Porsi cerita antara Amah-M dan anak-anak Amah dibagi dengan adil dan proporsional. Keduanya dikombinasikan dengan baik oleh Pat Boonnitipat. Pergantian antara keduanya dibuat dengan sangat halus, tidak terasa loncat, atau perbedaan yang siginifikan. Tentu saja, naskahlah yang paling krusial terhadap halusnya transisi antara kedua bagian ini. Pat Boonnitipat juga brilian memainkan perasaan penonton lewat dialog sehari-hari yang juga terasa halus, tidak dipaksakan, dan sangat realistis. Dialog-dialog ini akan sangat mudah ditemukan di kehidupan masyarakat Asia, khususnya Asia Tenggara. Oleh karena itu, tidak heran jika banyak penonton Indonesia merasa sangat terhubung dengan film ini.

Film ini cukup menghangatkan untuk ditonton. Kehangatan di dalam film ini muncul dengan cara natural, realistis, dan genuine tanpa harus ditambahkan bumbu-bumbu lain. Naturalitas itu terus konsisten sejak adegan pertama hingga terakhir. Selain itu, seperti kebanyakan film yang diproduksi GDH, sentuhan emosional di film ini tetap kuat. Sentuhan emosional di film ini bukan diciptakan dari adegan-adegan bombastis yang terlalu didramatisasi, melainkan cukup hanya dengan dialog-dialog, gestur, dan mimik wajah yang sederhana, simpel, dan tidak terlalu ekspresif, sesuai dengan cara berkomunikasi orang-orang Asia. Itulah yang menyebabkan saya merasa perlu untuk mengikuti perjalanan keluarga ini. 

Saya perlu memberi apresiasi lebih kepada Usha Seamkum yang bisa dengan sangat luwes memerankan Amah di debut aktingnya. Ya, debut. Ini adalah film pertama dan karir pertamanya di industri film. Beliau melakukan tugasnya dengan sangat baik, tanpa cela sama sekali. Selain itu, saya menyukai beberapa simbol yang disisipkan sang sutradara di film ini. Seperti Buah Delima yang menggambarkan kesuburan dan keberkahan hidup, simbol kereta mundur yang akan tampak di ending, dan beberapa simbol lainnya. Dengan sinematografi yang luar biasa, visual storytelling di film ini juga ikut terangkat, sama baiknya dengan dialog-dialog yang tersebar di sepanjang film.

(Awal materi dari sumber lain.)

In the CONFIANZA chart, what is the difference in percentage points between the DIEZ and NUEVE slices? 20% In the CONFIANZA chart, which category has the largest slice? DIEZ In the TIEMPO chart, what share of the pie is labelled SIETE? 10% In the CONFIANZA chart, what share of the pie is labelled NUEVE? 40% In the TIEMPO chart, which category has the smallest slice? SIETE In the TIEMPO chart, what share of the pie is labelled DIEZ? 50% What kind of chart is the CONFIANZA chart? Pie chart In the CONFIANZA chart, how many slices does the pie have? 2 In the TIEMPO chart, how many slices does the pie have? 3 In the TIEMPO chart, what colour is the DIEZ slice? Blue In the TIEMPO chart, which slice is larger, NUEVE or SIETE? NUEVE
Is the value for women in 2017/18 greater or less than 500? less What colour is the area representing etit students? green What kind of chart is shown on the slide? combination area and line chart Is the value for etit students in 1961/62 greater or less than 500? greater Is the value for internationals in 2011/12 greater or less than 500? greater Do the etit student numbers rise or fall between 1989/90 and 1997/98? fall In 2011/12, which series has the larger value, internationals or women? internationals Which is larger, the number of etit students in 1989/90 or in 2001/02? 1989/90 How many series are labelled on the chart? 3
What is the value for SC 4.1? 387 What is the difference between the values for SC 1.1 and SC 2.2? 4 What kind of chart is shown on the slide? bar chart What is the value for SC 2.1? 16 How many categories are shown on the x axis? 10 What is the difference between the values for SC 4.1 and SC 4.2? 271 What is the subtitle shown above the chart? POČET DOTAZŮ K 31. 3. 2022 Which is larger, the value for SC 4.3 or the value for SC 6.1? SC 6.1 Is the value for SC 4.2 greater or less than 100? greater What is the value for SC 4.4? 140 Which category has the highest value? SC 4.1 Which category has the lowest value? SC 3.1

Secara keseluruhan, How To Make Millions before Grandma Dies (2024) sangat cocok ditonton oleh semua orang, terutama orang-orang Asia yang dekat dengan cerita di film ini secara kultural. Film ini juga cocok ditonton orang-orang yang menggemari plot twist dengan fluktuasi emosi yang maksimal. Mengapa twist di film ini bisa begitu maksimal memecahkan air mata penonton? Jawabannya kembali lagi ada di naskah. Naskah yang pelan-pelan dibangun serta chemistry Amah dan M yang luar biasa hangat sudah cukup untuk membangun sebuah adegan klimaks yang tiada duanya. Adegan klimaks yang akan membuat tangis kita pecah sejadi-jadinya. Adegan klimaks yang akan membuat kita menaruh perasaan sayang pada Amah dengan penuh, sepenuhnya. Ya, pada akhirnya, kita semua akan menyayangi Amah seperti kita menyayangi orang-orang terdekat kita ketika mereka sudah tiada.